Pretty cool stuff, right? It gets even better in a story about the prophet Elisha, set hundreds of years after Joshua and Jericho and found in 2 Kings 6.8-23. This specific time finds the king of Aram at war with Israel. Inspired by God, though, Elisha keeps giving the Israelites intelligence updates on where the Arameans will be so they can be prepared and ready for them. When the king of Aram finds this out he’s understandably ticked off, and sends his army to seize Elisha.
So it was that Elisha’s servant woke up one morning to discover they were completely surrounded by the “enemy” army and certainly doomed. Elisha, though, reveals to his scared mate a heavenly host of angels there to protect them. He then prays for the Arameans to be struck blind, and they are, at which point:
Elisha said to them, “This is not the way, and this is not the city; follow me, and I will bring you to the man whom you seek.” And he led them to Samaria. [I gotta say this reminds me of Obi Wan Jedi mind tricking the storm troopers in Star Wars :)]
As soon as they entered Samaria, Elisha said, “O Lord, open the eyes of these men so they may see.” The Lord opened their eyes and they saw that they were inside Samaria. When the king of Israel saw them he said to Elisha, “Father, shall I kill them? Shall I kill them?” He answered, “No! Did you capture with your sword and your bow those whom you want to kill? Set food and water before them so they may eat and drink; and let them go to their master.” So he prepared for them a great feast; after they ate and drank, he sent them on their way, and they went to their master. And the Arameans no longer came raiding into the land of Israel. (2 Kings 6.19-23, New Revised Standard Version)
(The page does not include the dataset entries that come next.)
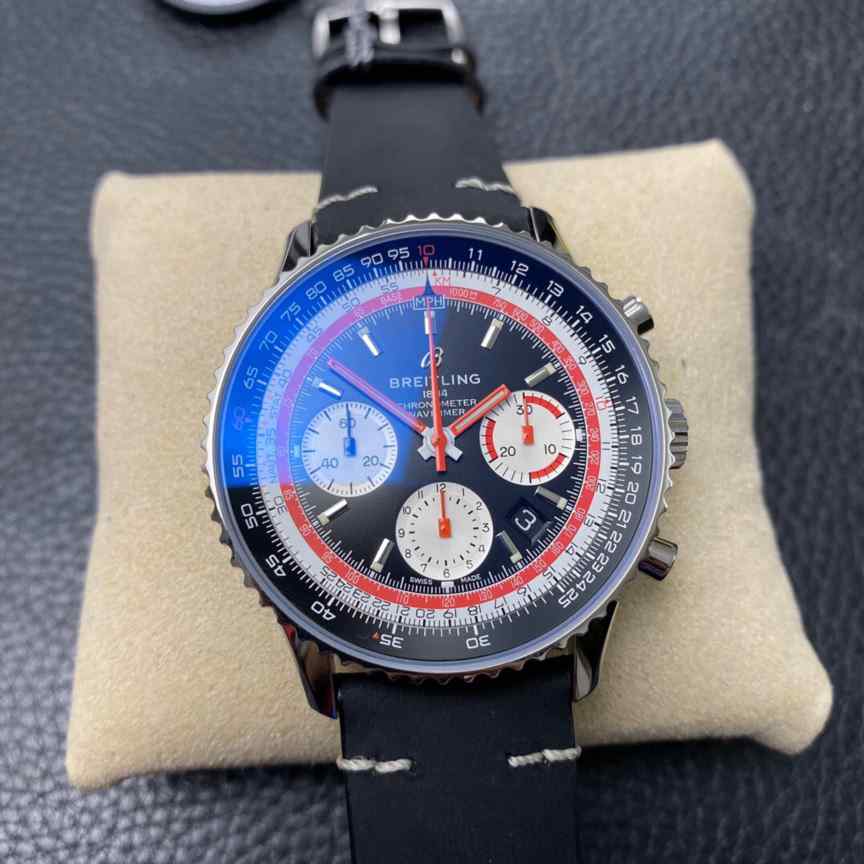 百年灵航空计时V9-细节图2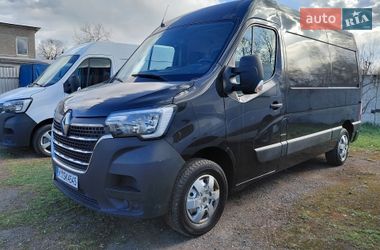 Грузовой фургон Renault Master 2024 в Ивано-Франковске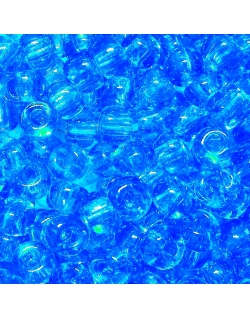 Rocalla nº 7 - Azul Transparente 60150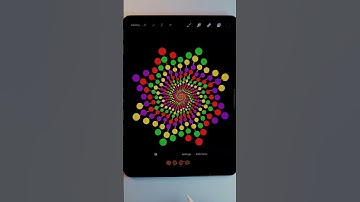 This Pattern is so Trippy #trippyart #shortsvideo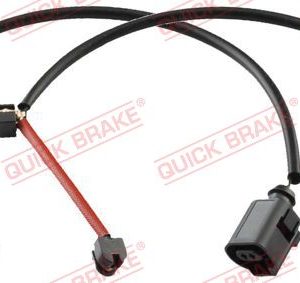 Senzor de avertizare uzura placute de frana QUICK BRAKE WS 0275 A – VW | AutoRival
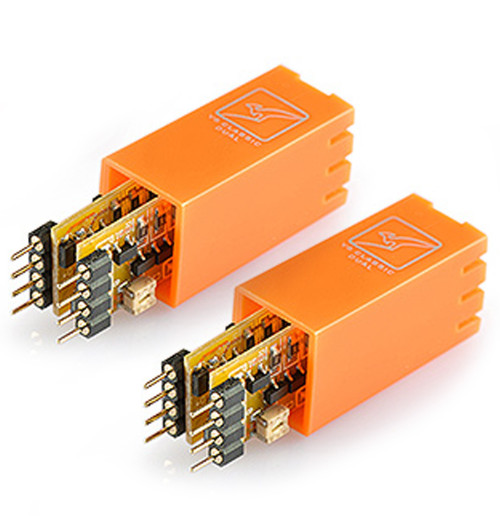 Burson Audio Supreme Sound V6 Classic Dual - Dyskretny podwójny wzmacniacz operacyjny Op-Amp (2 sztuki)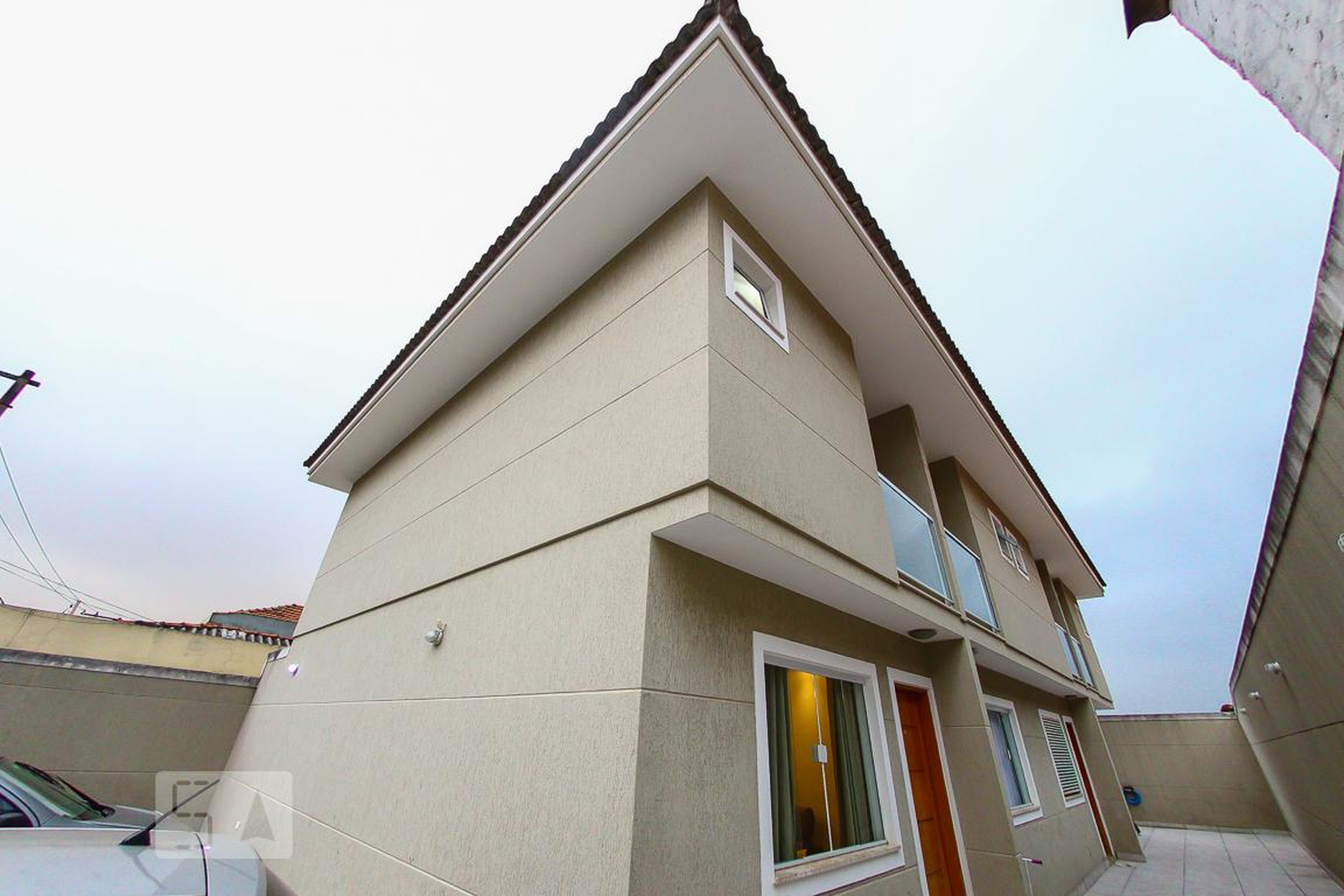 Fachada Residencial Carmel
Israel and Aram were at war, “us” against “them”. Yet, when Israel, with some divine assistance, had the Arameans at their mercy, instead of saying kill them, the spokesperson for God (Elisha) said to give them a feast! What better way to name people included, welcome, and part of “us” than via a meal? And just like that the war was over. It seems to me shifting from viewing people from an “us” versus “them” perspective, to one that sees “us” everywhere we look has the potential to change the world in a glorious way. What do you think?